The parody of the revolutionary reverberates throughout. Brian hates the occupying Romans “as much as anybody,” but joins the People's Front of Judea as much to fight the Romans as for Judith. From all the in-fighting, Stan/Loretta does not even know the name of his group. “The only people we hate more than the Romans are the fucking Judean People's Front,” says Reg, the group's leader. When Brian suggests to his group and the “Campaign for Free Galilee” that “we should be united against the common enemy,” the unison answer is “The Judean People's Front?!”

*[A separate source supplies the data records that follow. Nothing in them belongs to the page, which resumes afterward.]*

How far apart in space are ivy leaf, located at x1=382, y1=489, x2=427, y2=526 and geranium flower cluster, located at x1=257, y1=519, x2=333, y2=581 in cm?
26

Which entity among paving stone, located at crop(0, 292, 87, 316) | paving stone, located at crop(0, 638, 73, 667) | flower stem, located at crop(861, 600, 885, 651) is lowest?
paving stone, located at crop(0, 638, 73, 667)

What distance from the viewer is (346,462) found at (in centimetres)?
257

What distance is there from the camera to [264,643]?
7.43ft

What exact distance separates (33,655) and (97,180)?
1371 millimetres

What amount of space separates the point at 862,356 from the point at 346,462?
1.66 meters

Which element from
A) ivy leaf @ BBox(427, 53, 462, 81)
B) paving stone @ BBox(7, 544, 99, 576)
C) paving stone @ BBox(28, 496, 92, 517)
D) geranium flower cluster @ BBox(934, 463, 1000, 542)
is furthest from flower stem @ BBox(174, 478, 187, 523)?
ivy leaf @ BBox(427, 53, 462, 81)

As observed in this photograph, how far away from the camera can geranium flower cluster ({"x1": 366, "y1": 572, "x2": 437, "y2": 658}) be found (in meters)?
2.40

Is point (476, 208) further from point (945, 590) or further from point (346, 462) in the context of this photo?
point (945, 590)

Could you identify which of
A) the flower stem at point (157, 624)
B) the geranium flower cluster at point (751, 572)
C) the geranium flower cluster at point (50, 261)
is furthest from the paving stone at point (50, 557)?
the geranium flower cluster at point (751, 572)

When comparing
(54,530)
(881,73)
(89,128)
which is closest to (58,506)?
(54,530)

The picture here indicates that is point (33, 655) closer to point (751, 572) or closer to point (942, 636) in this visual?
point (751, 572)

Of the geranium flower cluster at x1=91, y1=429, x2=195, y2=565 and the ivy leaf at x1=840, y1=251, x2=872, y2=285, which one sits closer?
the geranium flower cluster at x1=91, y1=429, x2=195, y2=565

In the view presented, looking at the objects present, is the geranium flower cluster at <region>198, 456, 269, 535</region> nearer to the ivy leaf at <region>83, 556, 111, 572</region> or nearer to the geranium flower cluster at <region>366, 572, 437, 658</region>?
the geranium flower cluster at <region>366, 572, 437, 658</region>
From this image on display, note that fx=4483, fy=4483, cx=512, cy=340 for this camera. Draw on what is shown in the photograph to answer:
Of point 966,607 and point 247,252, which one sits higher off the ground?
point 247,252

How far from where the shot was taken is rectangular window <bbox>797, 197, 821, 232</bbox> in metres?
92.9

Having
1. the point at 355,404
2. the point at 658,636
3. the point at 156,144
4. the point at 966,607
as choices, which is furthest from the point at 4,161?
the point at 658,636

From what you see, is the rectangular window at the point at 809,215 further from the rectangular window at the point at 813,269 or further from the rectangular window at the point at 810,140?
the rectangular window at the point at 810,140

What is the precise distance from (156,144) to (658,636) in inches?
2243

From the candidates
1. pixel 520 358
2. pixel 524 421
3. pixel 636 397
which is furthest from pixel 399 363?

Not all revolutionaries have the same task. Reg, the “glorious leader and founder of the P.F.J.,” will be coordinating the kidnapping of Pilate's wife, but “will not be taking part in any terrorist action, as he has a bad back.” Aren't you coming with us, asks Brian. “Solidarity, brother” is Reg's response. “Oh, yes. Solidarity, Reg.” A fanatic's vocabulary is full of symbols to stifle debate and dissent.

There is opportunism in revolution. The People's Front of Judea is secular. After listening to Jesus, Francis notes that, “Well, blessed is just about everyone with a vested interest in the status quo, as far as I can tell, Reg.” To which Reg replies, “Yeah. Well, what Jesus blatantly fails to appreciate is that it's the meek who are the problem.” But as Brian becomes the savior-designate, his revolutionary brothers coalesce around him. He becomes their leader. “Morning, Saviour,” is how Reg greets Brian.

Martyrdom gets some air too. The supremely useless “Judean People's Front Crack suicide squad” kills itself; “That showed 'em, huh” says its leader. Then come the People's Front of Judea to offer “sincere fraternal and sisterly greetings to you, Brian, on this, the occasion of your martyrdom.” Brian replies “You sanctimonious bastards!”

More than anything Life of Brian shows the ambivalence of the revolutionary. This is partly revolution for revolution's sake. When Stan wants to become Loretta to have babies, Judith and Francis stand up for Stan's right to have babies. “What's the point?” says Reg. Francis replies, “It is symbolic of our struggle against oppression.” “Symbolic of his struggle against reality,” says Reg.

The revolutionary cause is unclear. Reg complains of the Romans, “They've bled us white, the bastards. They've taken everything we had, and not just from us, from our fathers, and from our fathers' fathers... And what have they ever given us in return?!” Many answers. Frustrated, Reg tries to put an end to all this, “All right, but apart from the sanitation, the medicine, education, wine, public order, irrigation, roads, a fresh water system, and public health, what have the Romans ever done for us?”

Life of Brian caricatures rebellion and anti-imperialism better than it does religion. It is a satire of the 1960s and 1970s and its message carries through. It is a glimpse of that peculiar beast, the revolutionary, and what carries him forward. It is a satire of the first order.